ASSIGNMENT –
From the line containing "class: Mammalia" onward, retype each line of the entries below exactly, last line included.

SOURCE MATERIAL –
···

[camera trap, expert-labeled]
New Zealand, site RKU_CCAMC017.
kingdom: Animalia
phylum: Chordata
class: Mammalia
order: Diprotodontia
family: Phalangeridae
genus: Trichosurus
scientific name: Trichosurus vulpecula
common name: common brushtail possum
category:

···

REPLY –
class: Mammalia
order: Diprotodontia
family: Phalangeridae
genus: Trichosurus
scientific name: Trichosurus vulpecula
common name: common brushtail possum
category:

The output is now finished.